Exercise description - Print out each record below, unaltered and complete, without its images.

===

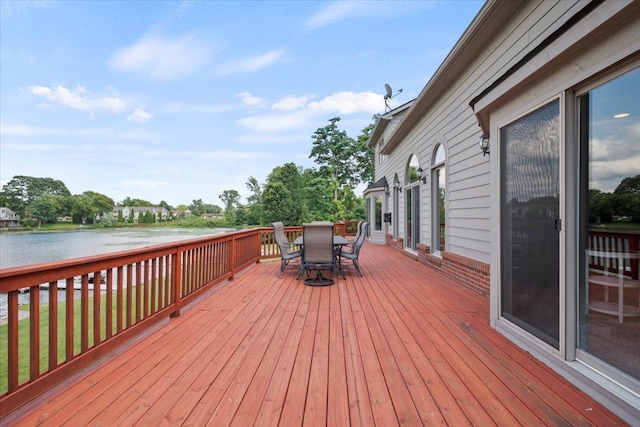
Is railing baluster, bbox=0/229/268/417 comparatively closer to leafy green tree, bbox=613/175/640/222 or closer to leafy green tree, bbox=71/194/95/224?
leafy green tree, bbox=613/175/640/222

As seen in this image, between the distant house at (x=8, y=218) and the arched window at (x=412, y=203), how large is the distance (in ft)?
72.9

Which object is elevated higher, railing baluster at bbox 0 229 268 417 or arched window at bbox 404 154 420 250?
arched window at bbox 404 154 420 250

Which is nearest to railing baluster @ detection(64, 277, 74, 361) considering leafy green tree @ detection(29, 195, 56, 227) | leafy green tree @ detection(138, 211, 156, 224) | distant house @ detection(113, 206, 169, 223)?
leafy green tree @ detection(29, 195, 56, 227)

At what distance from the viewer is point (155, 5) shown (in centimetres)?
1131

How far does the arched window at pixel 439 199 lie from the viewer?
18.4ft

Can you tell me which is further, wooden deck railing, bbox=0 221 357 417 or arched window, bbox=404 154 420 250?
arched window, bbox=404 154 420 250

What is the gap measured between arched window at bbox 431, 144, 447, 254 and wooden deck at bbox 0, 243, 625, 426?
2.42m

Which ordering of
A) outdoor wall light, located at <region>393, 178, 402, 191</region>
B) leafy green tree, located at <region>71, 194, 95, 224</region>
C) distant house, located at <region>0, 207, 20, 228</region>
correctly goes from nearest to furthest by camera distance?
outdoor wall light, located at <region>393, 178, 402, 191</region>, distant house, located at <region>0, 207, 20, 228</region>, leafy green tree, located at <region>71, 194, 95, 224</region>

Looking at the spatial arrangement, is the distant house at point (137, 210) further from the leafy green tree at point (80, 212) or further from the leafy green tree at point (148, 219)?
the leafy green tree at point (80, 212)

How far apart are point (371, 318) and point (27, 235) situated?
95.7 feet

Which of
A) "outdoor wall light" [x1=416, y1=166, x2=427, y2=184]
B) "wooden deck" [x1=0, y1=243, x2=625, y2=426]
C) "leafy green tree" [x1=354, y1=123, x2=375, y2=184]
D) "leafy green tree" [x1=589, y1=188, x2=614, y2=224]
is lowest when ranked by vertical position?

===

Response below -
Is railing baluster, bbox=0/229/268/417 comparatively closer to leafy green tree, bbox=613/175/640/222 or closer to leafy green tree, bbox=71/194/95/224?
leafy green tree, bbox=613/175/640/222

As seen in this image, between the distant house at (x=8, y=218) and the arched window at (x=412, y=203), how large is the distance (in ft)?
72.9

Which object is elevated higher, railing baluster at bbox 0 229 268 417 or arched window at bbox 404 154 420 250?
arched window at bbox 404 154 420 250

Which is nearest to railing baluster @ detection(64, 277, 74, 361) considering leafy green tree @ detection(29, 195, 56, 227) | leafy green tree @ detection(138, 211, 156, 224) | distant house @ detection(113, 206, 169, 223)?
leafy green tree @ detection(29, 195, 56, 227)

At what distance from the viewer is point (155, 5) shown (in centimetres)?
1131

How far does the arched window at pixel 439 199 lie from the viewer?
18.4ft

Can you tell me which is further, wooden deck railing, bbox=0 221 357 417 or arched window, bbox=404 154 420 250?
arched window, bbox=404 154 420 250

What is the gap measured between arched window at bbox 431, 144, 447, 254 and wooden deck at bbox 0, 243, 625, 426?
2.42m

Which ordering of
A) outdoor wall light, located at <region>393, 178, 402, 191</region>
B) leafy green tree, located at <region>71, 194, 95, 224</region>
C) distant house, located at <region>0, 207, 20, 228</region>
correctly goes from nearest to furthest by camera distance?
outdoor wall light, located at <region>393, 178, 402, 191</region>, distant house, located at <region>0, 207, 20, 228</region>, leafy green tree, located at <region>71, 194, 95, 224</region>

Looking at the spatial arrangement, is the distant house at point (137, 210) further from the leafy green tree at point (80, 212) or further from the leafy green tree at point (148, 219)?
the leafy green tree at point (80, 212)

How far apart are point (371, 318) and point (27, 235) situated?
95.7 feet

Which of
A) "outdoor wall light" [x1=416, y1=166, x2=427, y2=184]
B) "wooden deck" [x1=0, y1=243, x2=625, y2=426]
C) "leafy green tree" [x1=354, y1=123, x2=375, y2=184]
D) "leafy green tree" [x1=589, y1=188, x2=614, y2=224]
is lowest when ranked by vertical position?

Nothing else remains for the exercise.